- Born: December 27, 1917 New York City, New York, USA
- Died: January 21, 2005 (aged 87) New York City, New York, USA
- Occupations: Journalist, Writer, Food critic
- Notable credit: My Times: A Memoir of Dissent
- Spouse: Karen Hess

= John L. Hess =

American journalist

John L. Hess (December 27, 1917 – January 21, 2005) was a prominent American investigative journalist who worked for many years at The New York Times. He left the Times in 1978 and wrote a memoir about his years there, My Times: A Memoir of Dissent.

== Biography ==
Hess was born in New York City, and studied history at City College of New York. He began in journalism with the Bisbee Daily Review in Bisbee, Arizona, a town controlled by the Phelps Dodge copper company, but he left the newspaper — also owned by Phelps Dodge — when it interfered with his reporting. He served in the United States Merchant Marine during World War II.

After jobs with United Press, the Associated Press, New York Daily News, and The New York Post, Hess started working at the Times in 1954; first on the foreign copy desk, later becoming a night-shift reporter.
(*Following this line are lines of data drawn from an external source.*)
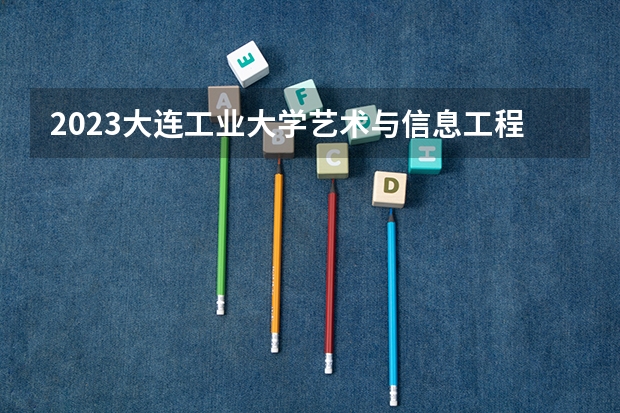 2023大连工业大学艺术与信息工程学院在安徽高考专业招生计划人数是多少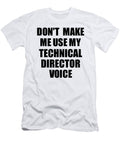 Technical Director Voice Gift for Coworkers Funny Present Idea Funny Gift Ideas T-Shirt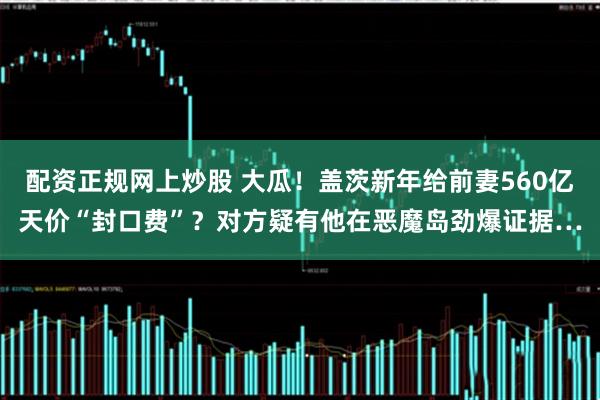 配资正规网上炒股 大瓜！盖茨新年给前妻560亿天价“封口费”？对方疑有他在恶魔岛劲爆证据…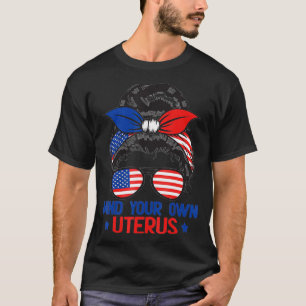 Camiseta Métete en tu propio Uterus Mi Cuerpo Mi Mujer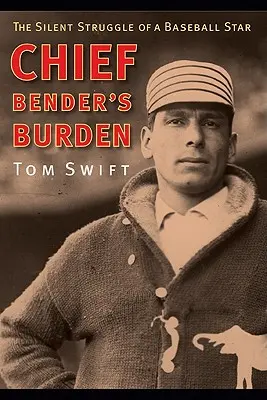 Ciężar szefa Bendera: Cicha walka gwiazdy baseballu - Chief Bender's Burden: The Silent Struggle of a Baseball Star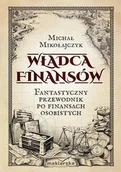 Finanse, księgowość, bankowość - Władca finansów. Fantastyczny przewodnik po finansach osobistych - miniaturka - grafika 1
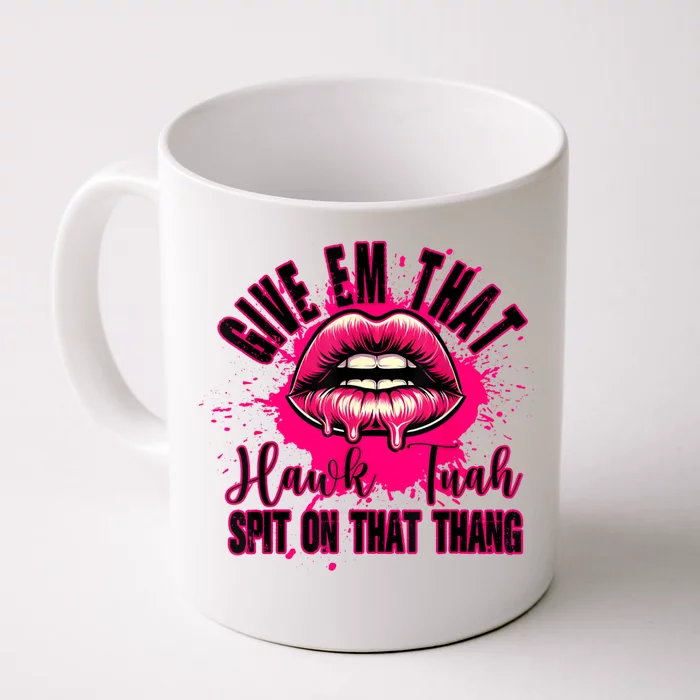 Give Em That Hawk Tuah 24 Spit On That Thang Sexy Front & Back Coffee Mug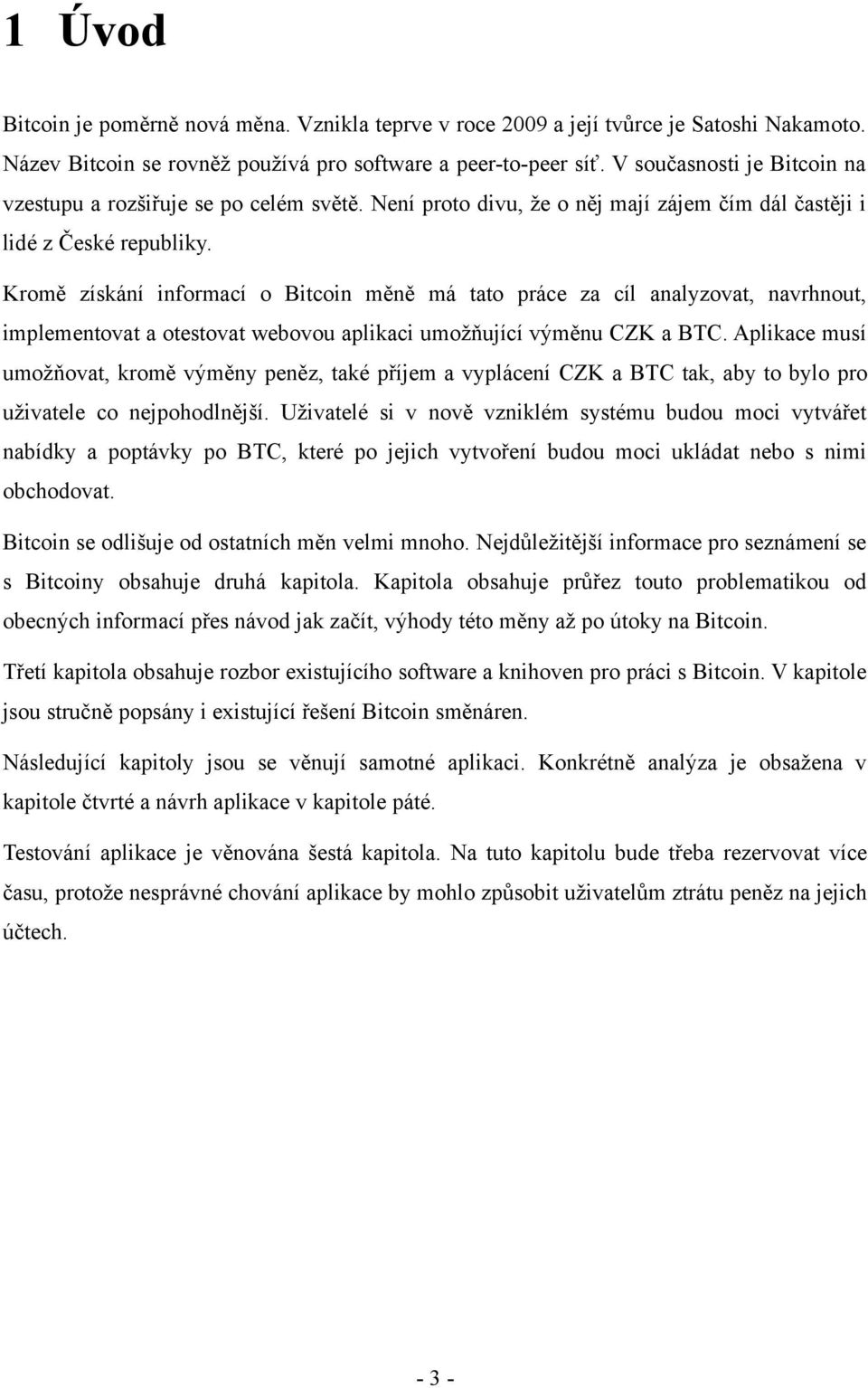 Kromě získání informací o Bitcoin měně má tato práce za cíl analyzovat, navrhnout, implementovat a otestovat webovou aplikaci umožňující výměnu CZK a BTC.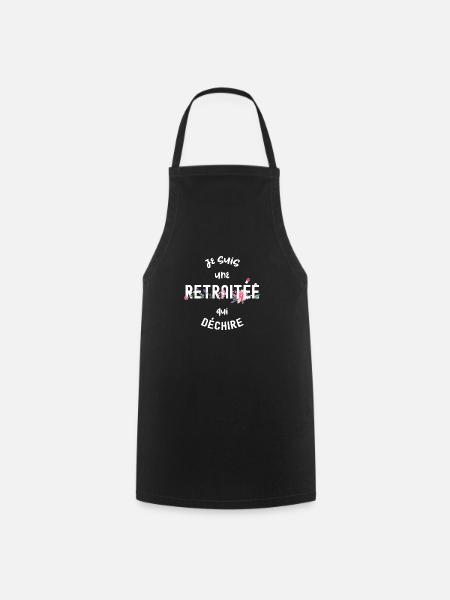 Je Suis une Retraitée qui déchire - Tablier de cuisine - noir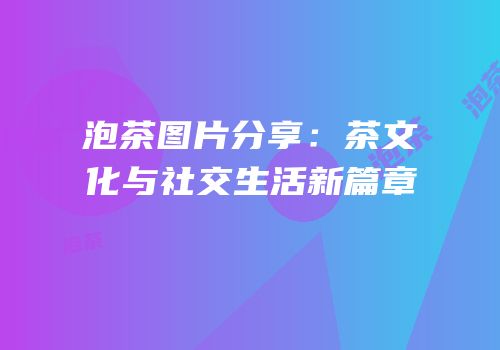 泡茶图片分享：茶文化与社交生活新篇章
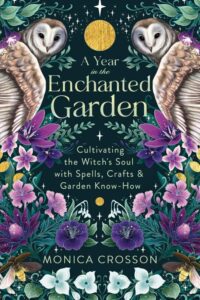 "A Year in the Enchanted Garden: Cultivating the Witch's Soul with Spells, Crafts & Garden Know-How" by Monica Crosson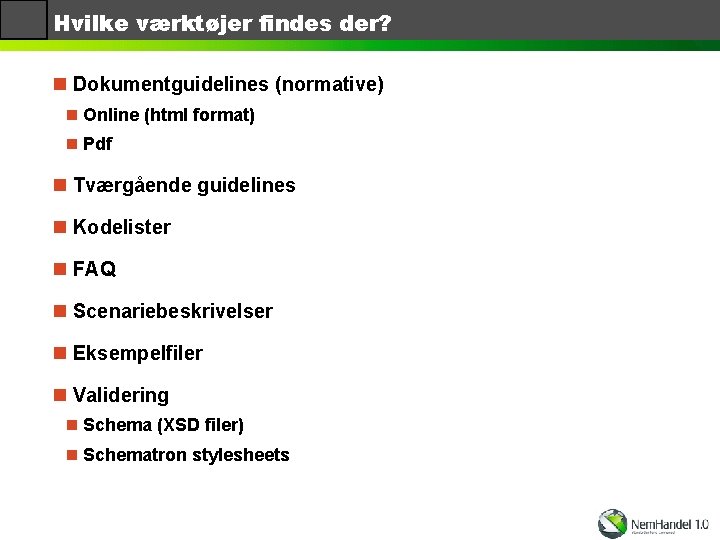 Hvilke værktøjer findes der? n Dokumentguidelines (normative) n Online (html format) n Pdf n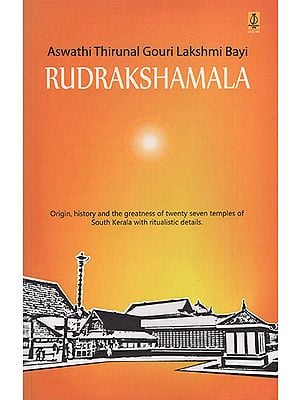 Rudrakshamala- Origin History and the greatness of Twenty Seven Temples of South Kerala with Ritualistic Details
In 1964, he moved to Paris to help start a European edition of the International Herald Tribune.

He returned to New York City in 1972 and was briefly the Times food editor. Hess hated the term "gourmet" because he believed that those who used the term sought or advertised prestige and price rather than quality and taste. He once gave the neighborhood of Chinatown four stars - the only four stars he awarded while the Times food editor. The Taste of America, which he co-wrote with his wife Karen Hess, excoriated American cooking and singled out such celebrity chefs as Julia Child and Craig Claiborne as contributing to the decline of the American palate.

In 1974, he won a citation from the US Department of Health, Education and Welfare for an investigation into corrupt nursing home operators.

After his retirement, Hess contributed regularly to The Nation, CounterPunch and Extra!, among other publications, in addition to work in television and radio journalism. He also served as media watchdog for WBAI, the New York City listener-sponsored radio station.

In addition to his memoirs, Hess also published several other books: Vanishing France, The Case for De Gaulle, and The Grand Acquisitors, about the business of art museums.

John Hess died in Manhattan on January 21, 2005, of pneumonia at the age of 87.